FOSS Funds are democratized - anyone who has contributed to open source in a given cycle gets to vote that cycle for the project they are excited about.
You can use Starfish to determine which of your employees are eligible to vote within a specific time range.

For More Info on what a FOSS Contributor Fund is, and how to start your own, Watch This Talk from FOSDEM or Read This Post on Indeed's Engineering Blog or This awesome article from Open Collective

Getting Started

Prerequisites

First, clone the repo to your computer, then navigate to the starfish folder and run npm ci.

  • This project only runs on node version 16 or higher, node 18 is preferred.
  • node -v, will show you which version of node you're using on your machine.
  • If your node version is below 16, either update to a compatible version of node, or install and use nvm so that Starfish can use a compatible node version without affecting other applications on your system.

Next, make a .csv file with the GitHub Ids you're interested in checking, and, if desired, an "alternate id" to go with each

Q&A Time!

What do you mean "alternate id"?

I mean, if you normally identify your employees by some unique identifier- like an LDAP, their email, an employee id number, or even just their names- you can add that to the CSV so that your output is more useful to you. (For example, we find a list of the emails of every employee who's eligible to vote in the FOSS Fund that month to be really useful.)
If you decide not to use an 'alternate id', your list of eligible employees will just be a list of their GitHub ids.

Why CSV?

We found that an easy way to get GitHub ids from Indeed employees was through a Google form that automatically recorded their Indeed email.
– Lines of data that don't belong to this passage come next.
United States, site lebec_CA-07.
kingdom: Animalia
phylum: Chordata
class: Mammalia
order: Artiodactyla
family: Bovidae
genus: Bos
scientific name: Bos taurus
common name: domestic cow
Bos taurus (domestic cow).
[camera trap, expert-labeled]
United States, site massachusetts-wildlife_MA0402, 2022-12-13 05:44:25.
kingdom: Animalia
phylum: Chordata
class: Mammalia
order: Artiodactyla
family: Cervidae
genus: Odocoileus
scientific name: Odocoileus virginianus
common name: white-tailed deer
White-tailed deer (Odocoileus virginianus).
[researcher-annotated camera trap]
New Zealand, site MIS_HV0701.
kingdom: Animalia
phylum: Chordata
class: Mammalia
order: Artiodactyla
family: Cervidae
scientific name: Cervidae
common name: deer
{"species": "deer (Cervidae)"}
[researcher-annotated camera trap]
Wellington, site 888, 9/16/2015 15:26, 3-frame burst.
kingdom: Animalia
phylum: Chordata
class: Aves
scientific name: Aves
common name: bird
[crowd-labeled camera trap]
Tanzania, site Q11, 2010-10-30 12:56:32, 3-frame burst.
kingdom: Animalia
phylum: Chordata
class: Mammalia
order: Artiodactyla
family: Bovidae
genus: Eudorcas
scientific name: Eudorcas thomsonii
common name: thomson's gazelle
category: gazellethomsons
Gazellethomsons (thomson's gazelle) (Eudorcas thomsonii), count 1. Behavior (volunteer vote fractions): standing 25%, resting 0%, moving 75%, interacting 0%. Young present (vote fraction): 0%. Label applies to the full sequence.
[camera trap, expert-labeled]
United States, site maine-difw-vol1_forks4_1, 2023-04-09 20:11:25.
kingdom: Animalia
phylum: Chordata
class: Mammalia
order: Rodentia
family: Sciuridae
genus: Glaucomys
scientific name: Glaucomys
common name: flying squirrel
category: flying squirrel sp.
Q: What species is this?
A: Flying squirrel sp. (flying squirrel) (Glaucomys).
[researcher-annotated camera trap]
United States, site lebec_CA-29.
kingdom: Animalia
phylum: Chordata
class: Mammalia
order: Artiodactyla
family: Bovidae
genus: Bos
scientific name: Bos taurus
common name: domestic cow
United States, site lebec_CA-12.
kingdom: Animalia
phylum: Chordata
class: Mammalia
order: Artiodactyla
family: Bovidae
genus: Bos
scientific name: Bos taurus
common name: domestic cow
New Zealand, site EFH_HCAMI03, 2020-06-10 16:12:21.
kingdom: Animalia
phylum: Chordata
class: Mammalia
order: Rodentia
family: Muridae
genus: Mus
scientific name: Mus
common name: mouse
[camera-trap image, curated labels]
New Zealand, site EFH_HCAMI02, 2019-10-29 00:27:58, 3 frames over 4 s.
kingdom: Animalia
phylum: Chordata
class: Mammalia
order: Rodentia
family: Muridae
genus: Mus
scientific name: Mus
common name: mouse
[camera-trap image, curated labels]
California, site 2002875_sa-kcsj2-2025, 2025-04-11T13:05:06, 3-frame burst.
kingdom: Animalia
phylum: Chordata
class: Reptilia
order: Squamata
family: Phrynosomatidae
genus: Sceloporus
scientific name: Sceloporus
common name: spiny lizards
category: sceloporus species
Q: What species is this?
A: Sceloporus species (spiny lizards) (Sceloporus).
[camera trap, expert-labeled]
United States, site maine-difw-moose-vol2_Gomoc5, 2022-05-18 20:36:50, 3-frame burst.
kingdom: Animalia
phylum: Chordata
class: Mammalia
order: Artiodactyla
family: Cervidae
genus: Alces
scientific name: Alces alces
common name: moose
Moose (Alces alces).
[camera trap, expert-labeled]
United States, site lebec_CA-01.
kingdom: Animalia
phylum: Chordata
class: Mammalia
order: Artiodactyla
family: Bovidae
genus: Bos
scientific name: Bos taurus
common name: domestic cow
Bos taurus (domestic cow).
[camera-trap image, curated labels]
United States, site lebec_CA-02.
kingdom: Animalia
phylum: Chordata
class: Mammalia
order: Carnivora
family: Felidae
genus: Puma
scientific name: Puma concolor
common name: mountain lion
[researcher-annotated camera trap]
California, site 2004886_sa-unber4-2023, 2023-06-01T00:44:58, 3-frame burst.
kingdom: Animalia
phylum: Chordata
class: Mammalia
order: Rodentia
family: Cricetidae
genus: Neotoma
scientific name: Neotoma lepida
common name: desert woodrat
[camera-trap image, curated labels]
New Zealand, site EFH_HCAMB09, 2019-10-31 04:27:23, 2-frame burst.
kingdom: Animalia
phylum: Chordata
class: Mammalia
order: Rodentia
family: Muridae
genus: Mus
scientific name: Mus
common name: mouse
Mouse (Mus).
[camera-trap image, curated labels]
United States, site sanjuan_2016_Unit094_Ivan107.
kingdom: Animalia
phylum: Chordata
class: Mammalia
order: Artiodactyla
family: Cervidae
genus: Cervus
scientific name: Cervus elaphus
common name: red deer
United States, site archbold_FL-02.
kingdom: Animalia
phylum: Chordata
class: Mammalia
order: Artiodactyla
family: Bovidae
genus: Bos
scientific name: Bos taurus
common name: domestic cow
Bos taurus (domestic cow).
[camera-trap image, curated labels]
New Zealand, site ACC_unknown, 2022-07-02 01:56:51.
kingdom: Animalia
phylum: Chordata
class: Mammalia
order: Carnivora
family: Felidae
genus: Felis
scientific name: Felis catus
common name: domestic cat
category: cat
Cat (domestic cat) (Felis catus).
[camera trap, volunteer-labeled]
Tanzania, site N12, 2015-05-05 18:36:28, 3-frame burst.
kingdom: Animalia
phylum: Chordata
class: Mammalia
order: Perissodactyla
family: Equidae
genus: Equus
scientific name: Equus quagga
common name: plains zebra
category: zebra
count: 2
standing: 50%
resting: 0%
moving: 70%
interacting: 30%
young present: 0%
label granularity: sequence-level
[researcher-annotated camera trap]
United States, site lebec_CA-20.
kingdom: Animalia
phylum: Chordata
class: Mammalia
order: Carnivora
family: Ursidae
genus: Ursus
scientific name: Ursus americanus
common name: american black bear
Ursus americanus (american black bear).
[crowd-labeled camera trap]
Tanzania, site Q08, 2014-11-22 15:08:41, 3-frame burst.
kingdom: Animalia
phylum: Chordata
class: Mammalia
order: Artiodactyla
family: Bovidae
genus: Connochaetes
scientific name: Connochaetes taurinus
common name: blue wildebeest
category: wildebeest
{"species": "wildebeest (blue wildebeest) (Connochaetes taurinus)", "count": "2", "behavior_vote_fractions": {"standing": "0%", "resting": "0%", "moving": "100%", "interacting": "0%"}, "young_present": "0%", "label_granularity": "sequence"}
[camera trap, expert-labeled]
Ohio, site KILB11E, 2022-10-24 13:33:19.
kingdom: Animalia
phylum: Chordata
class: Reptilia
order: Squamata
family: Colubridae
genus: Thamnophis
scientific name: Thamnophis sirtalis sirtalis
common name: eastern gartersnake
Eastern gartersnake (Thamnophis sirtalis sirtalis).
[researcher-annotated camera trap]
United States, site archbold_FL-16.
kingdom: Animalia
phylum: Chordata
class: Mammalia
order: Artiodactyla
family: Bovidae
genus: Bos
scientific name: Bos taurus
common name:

From that form, we got a Google Sheet with employee info that is easily exported as a CSV file. (Go to File, Download As, and then choose CSV.)

How do I make a CSV?

A CSV is just a file of comma-separated values, with a newline between each line. It looks like this:
My GitHub ID is:,Email Address
danisyellis,dgellis@indeed.com
octocat,octocat@github.com
thisNameWillThrowAnErrorBecauseItIsNotARealGithubId,fakePerson@example.com

(Not all CSVs have a header, but Starfish does expect the first row of your CSV to be a header.)
You can create a CSV on your own by creating a file, giving it the file extension .csv, and making it look like the above example. Or, even if you're not using google forms to gather GitHub ids, you can still enter your data into a google sheet (one column per data field, one row per person) and download a CSV from that.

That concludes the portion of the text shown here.